The nuclear explosions of May 98, seen by the Americans as an affront to their non-proliferation policies, have given Pakistan a new opportunity to put Kashmir at the center stage of world attention as a potential area for tension. The reactions of the UN-Security Council, P-5 and G-8, apart from President Mandela of South Africa and UN Secretary General Kofi Annan, have bolstered Pakistani spirits against this back


The Pakistani delegation for the November 98 talks could only had one brief viz. to harp on the need for peace and security in the context of Kashmir and not to allow progress on any other matter. And this is exactly what happened. The talks were not intended to have any results. Yet they would be continued for the benefit of international observers.
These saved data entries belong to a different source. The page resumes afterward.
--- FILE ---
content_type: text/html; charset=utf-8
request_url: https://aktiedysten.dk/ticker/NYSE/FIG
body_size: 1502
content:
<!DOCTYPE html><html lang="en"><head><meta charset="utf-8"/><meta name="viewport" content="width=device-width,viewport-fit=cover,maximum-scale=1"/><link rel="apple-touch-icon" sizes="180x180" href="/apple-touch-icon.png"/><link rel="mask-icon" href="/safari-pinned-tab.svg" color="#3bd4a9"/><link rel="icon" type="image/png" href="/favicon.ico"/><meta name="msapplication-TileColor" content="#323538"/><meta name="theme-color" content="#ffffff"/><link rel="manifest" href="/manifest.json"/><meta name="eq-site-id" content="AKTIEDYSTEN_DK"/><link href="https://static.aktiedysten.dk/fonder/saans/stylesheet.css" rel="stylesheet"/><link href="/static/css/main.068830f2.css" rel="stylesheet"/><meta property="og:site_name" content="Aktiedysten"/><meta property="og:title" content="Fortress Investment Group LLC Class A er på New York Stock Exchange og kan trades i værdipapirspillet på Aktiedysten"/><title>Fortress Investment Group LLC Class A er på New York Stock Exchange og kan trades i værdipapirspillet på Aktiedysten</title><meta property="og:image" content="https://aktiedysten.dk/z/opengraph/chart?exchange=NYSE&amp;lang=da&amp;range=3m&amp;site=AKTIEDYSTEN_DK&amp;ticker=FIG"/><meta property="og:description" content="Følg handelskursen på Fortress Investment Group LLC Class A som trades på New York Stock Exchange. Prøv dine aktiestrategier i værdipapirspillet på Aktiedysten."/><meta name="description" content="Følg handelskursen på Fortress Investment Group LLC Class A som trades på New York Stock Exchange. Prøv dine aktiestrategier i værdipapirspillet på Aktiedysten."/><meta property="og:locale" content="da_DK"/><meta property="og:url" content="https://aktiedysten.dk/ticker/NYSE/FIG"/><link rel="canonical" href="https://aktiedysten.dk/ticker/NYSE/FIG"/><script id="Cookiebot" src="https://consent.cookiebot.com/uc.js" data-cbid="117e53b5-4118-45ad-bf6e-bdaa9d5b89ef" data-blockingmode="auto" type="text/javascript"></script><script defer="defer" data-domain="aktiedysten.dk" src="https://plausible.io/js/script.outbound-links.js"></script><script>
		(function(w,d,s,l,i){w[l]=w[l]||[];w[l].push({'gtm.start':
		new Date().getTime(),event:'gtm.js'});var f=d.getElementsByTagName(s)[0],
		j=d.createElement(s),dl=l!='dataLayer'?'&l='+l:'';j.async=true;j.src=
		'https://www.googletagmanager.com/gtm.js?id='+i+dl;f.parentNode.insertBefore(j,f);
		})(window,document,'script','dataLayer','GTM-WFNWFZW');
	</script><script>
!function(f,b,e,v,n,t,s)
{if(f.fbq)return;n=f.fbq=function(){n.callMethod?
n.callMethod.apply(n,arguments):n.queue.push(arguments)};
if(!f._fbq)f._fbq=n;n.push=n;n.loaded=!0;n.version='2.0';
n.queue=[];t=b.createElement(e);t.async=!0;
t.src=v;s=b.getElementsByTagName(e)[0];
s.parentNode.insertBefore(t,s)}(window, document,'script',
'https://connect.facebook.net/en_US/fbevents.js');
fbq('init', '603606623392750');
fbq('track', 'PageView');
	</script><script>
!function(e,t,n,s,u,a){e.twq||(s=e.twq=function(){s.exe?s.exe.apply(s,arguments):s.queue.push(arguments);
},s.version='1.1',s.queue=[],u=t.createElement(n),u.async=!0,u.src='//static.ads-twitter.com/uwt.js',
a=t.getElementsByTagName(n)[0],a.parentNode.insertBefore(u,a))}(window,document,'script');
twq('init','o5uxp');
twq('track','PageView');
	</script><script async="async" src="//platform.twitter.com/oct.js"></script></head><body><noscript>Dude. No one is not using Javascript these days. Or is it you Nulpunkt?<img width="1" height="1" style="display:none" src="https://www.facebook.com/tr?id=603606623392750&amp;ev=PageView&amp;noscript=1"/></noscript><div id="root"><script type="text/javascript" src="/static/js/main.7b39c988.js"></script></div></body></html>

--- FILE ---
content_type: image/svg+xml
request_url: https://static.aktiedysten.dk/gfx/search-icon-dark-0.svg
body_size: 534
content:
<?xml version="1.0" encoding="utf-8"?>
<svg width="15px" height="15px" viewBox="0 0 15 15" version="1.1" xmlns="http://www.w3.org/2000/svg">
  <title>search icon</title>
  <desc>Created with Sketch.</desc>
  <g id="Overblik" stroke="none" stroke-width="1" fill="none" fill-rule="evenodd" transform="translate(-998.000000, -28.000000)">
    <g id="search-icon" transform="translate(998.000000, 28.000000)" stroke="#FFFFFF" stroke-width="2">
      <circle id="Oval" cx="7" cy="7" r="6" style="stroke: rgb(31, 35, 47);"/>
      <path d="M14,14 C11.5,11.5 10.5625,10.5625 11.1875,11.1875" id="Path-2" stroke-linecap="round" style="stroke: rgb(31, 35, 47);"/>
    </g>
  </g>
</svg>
This is clearly visible from the reported discussions in November 98 on Siachen and economic co-operation. The stand off in the icy barrens of Siachen is to nobody's advantage and should be called off. Pakistan rejected Indian confidence building measures for stopping mortar and artillery exchanges.  The Line of Actual Control in Kashmir ends at point NJ 9842 and beyond that is supposed to run northwards. At one time, the Pakistani leadership was willing to abide by this imaginary line northwards byond NJ 9842, but is no longer willing to do so. Further, Pakistan is bound to extend to India the MFN status under WTO regulations. However, Pakistan has not responded to the Indian gesture of giving this status to Pakistan .


Perhaps the only positive gains from the Nov 98 talks were the agreements to allow a bus service between Lahore and Delhi and to examine the sale of power by Pakistan to India . But it should not surprise anyone if Pakistan ultimately finds itself without the political will to push through these two innocuous arrangements.


The other issues at the talks viz. Wullar Barrage. Tulbul navigation Project and Sir Creek only needed technical clarifications and adjustments. But the Pakistan brief was not to allow any headway. The remaining question was of terrorism and proxy war. As expected, Pakistan denied any role in it.


It is going to be a long wait before the mood in Pakistan towards India undergoes a change. Another half century may not be enough.